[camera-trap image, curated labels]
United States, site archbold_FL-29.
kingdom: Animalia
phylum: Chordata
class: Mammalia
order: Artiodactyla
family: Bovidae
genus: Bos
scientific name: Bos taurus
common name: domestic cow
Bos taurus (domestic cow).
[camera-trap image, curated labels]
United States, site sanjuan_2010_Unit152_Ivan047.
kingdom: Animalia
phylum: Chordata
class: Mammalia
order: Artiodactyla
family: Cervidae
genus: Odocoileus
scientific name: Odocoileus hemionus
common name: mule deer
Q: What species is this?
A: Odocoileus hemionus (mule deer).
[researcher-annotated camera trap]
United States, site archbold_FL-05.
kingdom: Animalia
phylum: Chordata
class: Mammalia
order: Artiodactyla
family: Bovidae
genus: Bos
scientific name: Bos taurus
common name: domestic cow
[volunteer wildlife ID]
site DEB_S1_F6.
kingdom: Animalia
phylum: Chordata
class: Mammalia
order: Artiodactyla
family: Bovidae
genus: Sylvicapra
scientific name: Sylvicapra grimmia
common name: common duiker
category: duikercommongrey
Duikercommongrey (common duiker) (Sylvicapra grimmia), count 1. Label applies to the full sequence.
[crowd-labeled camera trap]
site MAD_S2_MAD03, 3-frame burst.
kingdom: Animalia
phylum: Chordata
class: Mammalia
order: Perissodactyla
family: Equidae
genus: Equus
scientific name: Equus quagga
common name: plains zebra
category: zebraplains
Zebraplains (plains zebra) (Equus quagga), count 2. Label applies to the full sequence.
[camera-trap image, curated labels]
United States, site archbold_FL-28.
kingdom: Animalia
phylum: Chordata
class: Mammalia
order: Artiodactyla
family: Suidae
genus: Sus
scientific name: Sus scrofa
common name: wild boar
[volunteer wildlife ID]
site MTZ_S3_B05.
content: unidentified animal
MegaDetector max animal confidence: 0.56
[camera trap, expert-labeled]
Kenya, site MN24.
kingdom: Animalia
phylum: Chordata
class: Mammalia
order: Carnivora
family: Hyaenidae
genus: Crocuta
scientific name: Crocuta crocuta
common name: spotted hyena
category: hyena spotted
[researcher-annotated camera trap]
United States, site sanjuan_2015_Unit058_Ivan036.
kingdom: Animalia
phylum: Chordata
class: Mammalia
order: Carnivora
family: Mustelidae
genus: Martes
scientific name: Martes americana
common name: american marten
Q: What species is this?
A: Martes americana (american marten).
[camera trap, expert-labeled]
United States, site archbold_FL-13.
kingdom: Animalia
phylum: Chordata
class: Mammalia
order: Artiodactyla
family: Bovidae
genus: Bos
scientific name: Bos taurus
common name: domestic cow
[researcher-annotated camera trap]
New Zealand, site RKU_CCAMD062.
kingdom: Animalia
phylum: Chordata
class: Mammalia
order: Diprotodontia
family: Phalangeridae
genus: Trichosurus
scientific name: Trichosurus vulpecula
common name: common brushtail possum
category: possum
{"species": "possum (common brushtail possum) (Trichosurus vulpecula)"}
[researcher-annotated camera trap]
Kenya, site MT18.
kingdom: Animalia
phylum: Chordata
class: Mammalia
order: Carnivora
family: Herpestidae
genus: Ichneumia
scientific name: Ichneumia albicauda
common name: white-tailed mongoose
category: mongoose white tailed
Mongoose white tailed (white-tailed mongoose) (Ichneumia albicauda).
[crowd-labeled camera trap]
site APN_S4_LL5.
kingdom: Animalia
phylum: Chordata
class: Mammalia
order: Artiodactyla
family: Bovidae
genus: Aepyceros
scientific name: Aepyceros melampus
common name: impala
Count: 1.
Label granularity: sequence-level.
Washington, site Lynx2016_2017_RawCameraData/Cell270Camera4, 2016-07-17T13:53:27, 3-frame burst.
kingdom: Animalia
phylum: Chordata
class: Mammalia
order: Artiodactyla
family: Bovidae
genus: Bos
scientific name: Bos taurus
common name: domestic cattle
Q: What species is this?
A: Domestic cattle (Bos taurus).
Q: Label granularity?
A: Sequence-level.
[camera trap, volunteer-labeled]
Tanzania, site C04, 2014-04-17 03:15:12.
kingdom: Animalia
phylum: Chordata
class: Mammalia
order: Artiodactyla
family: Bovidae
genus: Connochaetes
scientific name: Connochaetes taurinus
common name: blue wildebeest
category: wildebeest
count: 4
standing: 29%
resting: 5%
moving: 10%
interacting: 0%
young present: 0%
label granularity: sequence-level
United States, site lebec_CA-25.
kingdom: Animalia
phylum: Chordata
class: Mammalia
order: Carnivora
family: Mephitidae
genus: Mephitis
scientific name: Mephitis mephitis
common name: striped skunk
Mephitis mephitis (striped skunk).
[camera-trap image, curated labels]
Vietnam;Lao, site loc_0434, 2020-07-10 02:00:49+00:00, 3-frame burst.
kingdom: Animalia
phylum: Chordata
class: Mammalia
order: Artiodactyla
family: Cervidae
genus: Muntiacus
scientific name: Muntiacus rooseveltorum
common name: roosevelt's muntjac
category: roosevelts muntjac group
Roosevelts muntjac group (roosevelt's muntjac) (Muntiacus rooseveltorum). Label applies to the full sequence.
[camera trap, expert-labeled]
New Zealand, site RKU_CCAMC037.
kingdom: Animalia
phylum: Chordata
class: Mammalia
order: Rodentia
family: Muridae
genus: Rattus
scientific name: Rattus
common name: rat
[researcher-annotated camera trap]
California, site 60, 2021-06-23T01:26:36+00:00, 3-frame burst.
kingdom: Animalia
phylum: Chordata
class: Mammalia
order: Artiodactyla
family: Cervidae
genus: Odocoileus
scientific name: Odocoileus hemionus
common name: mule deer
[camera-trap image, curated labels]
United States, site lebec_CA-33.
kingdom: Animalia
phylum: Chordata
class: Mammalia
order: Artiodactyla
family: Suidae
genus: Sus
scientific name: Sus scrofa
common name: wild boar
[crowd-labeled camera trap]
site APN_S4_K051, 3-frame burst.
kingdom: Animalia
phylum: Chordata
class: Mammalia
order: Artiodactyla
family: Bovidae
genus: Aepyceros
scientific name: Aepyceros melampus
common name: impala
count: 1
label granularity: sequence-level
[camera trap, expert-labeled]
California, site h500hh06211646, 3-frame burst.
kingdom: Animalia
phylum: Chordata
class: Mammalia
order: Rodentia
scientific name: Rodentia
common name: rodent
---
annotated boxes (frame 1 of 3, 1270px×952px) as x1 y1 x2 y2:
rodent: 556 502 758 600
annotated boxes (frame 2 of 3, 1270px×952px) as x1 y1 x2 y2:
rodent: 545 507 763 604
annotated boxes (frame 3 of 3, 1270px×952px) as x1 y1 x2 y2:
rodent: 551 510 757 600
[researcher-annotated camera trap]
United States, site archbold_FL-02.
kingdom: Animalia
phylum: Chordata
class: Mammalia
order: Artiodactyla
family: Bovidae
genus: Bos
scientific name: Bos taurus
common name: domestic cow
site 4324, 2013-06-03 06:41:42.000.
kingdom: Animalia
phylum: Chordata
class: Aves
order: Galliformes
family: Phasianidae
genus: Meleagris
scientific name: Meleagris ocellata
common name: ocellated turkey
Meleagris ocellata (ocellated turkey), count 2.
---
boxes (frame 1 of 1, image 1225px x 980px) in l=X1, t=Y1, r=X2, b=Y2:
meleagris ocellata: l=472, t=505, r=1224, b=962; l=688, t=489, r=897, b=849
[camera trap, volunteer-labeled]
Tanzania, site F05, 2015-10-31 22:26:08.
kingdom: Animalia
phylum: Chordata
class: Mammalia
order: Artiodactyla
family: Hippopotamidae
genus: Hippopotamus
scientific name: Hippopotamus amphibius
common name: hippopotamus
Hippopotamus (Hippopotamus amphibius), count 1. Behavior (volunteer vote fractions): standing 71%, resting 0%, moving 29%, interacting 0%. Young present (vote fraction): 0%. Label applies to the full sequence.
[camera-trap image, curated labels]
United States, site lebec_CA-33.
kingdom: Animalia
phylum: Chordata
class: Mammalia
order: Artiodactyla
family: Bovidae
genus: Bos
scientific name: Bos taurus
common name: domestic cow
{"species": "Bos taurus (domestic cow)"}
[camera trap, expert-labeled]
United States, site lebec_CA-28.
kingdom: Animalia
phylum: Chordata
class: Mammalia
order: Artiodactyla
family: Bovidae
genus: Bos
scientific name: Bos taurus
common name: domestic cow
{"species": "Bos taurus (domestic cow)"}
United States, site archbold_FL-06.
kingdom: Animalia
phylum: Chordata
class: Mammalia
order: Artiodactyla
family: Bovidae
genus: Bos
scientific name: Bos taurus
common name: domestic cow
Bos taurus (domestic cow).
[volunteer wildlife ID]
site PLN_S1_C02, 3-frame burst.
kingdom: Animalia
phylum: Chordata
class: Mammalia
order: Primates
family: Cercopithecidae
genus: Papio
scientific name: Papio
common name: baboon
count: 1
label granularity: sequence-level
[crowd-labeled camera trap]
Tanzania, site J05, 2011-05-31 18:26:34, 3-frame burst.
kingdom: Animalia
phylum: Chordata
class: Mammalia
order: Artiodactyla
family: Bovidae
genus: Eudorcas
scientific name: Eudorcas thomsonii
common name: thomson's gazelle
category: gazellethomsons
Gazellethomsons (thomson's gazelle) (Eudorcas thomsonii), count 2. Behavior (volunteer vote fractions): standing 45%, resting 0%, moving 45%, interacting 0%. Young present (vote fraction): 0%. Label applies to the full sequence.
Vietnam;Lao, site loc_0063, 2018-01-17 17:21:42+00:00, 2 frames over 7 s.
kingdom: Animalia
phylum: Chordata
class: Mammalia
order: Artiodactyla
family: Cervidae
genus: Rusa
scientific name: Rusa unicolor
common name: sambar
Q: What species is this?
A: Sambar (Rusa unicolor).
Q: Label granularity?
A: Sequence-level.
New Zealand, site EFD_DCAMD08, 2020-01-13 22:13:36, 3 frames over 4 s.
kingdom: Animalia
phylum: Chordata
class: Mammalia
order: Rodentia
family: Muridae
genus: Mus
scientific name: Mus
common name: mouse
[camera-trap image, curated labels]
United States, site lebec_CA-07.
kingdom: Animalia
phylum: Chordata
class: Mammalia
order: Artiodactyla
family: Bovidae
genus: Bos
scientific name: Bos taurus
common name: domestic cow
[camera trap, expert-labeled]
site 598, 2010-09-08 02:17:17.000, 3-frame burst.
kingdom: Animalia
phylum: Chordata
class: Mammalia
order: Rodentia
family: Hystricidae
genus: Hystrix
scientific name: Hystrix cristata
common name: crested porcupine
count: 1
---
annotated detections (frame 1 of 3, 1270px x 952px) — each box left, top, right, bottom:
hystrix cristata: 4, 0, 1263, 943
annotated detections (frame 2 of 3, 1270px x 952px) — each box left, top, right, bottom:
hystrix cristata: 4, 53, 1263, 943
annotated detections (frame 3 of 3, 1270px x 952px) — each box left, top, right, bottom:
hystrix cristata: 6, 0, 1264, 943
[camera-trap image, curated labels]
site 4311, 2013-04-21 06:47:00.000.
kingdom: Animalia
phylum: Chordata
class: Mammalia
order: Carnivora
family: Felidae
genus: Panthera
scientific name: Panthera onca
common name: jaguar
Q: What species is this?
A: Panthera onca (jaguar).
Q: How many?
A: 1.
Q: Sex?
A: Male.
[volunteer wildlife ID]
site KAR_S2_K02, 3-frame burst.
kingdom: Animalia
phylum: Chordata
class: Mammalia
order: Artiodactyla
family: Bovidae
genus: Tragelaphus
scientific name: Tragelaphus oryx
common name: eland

(WHAT IS NEEDED)
Please return every line of the material above that includes "California".

(WORKED SOLUTION)
California, site 60, 2021-06-23T01:26:36+00:00, 3-frame burst.
California, site h500hh06211646, 3-frame burst.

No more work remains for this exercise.